### Task set
1) In the text on Lubomyr Husar, rewrite the part between "From 1950 to" and "Eparchy of Stamford.", inclusive, changing "Stamford" to "Hartford".
2) Name every school or university that the text on Lubomyr Husar says he studied at.
3) According to the text on Lubomyr Husar, in what year did the Husar family emigrate to the United States?

### Passage to read
========================
Lubomyr Husar MSU (Ukrainian: Любомир Гузар, Liubomyr Huzar; 26 February 1933 – 31 May 2017) was the major archbishop (first elected in independent Ukraine) of the Ukrainian Catholic Church, a minority church in Ukraine but the largest sui juris Eastern church in full communion with the Holy See. He was also a Cardinal of the Catholic Church. After the transfer of the see of Lviv to Kiev in 2005, he was the Ukrainian Catholic Major Archbishop of Kiev-Galicia. In February 2011 he became Major Archeparch Emeritus after he resigned due to ill health.


Early life and ordination[edit]

Born in the Polish city of Lwow (now Lviv in Ukraine). He was born in the family of Yaroslav Husar [1] and Rostyslava Demchuk.[2] Luka Demchuk,[3] the Priest of the Parish of village Kal'ne from 1909 to 1929, was the maternal grandfather of Cardinal Lubomyr Husar. Husar emigrated with his parents in 1944 during World War II due to the advancing Soviet Army. At first Husar family briefly lived in Salzburg, Austria, then emigrated to the United States in 1949.[4]

From 1950 to 1954 he studied at St. Basil College Seminary in Stamford, Connecticut. He studied at The Catholic University of America and Fordham University in the United States, and was ordained a priest on 30 March 1958 for the Ukrainian Catholic Eparchy of Stamford.
========================
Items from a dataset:

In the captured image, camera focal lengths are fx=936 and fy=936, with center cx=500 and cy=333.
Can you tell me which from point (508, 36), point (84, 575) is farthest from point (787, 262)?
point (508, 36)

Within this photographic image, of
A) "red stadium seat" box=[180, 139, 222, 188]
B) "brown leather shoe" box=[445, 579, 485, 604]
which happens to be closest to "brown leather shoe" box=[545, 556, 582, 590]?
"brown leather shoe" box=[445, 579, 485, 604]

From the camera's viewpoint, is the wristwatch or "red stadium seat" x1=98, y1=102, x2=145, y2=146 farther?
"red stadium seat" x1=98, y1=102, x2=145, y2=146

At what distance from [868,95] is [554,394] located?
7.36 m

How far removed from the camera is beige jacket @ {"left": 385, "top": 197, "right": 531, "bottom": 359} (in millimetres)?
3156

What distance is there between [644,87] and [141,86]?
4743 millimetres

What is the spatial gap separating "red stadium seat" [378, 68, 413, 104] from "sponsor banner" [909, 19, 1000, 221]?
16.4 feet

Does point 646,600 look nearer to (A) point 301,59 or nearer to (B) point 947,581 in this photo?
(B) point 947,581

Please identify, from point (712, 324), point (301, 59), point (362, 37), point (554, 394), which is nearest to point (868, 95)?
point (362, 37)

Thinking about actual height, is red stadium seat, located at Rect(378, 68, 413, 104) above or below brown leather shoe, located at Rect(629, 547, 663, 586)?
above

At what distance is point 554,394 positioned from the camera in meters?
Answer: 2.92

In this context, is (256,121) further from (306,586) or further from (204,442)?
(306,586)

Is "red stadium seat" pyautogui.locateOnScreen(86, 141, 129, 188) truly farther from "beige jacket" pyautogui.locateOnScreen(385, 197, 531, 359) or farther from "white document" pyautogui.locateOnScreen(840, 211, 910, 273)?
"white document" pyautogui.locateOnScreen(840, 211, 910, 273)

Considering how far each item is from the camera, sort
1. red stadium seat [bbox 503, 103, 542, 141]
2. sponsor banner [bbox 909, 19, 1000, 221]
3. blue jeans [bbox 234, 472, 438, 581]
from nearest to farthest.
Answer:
========================
### Solutions in order
1)
From 1950 to 1954 he studied at St. Basil College Seminary in Hartford, Connecticut. He studied at The Catholic University of America and Fordham University in the United States, and was ordained a priest on 30 March 1958 for the Ukrainian Catholic Eparchy of Hartford.

2) St. Basil College Seminary, The Catholic University of America, and Fordham University.

3) 1949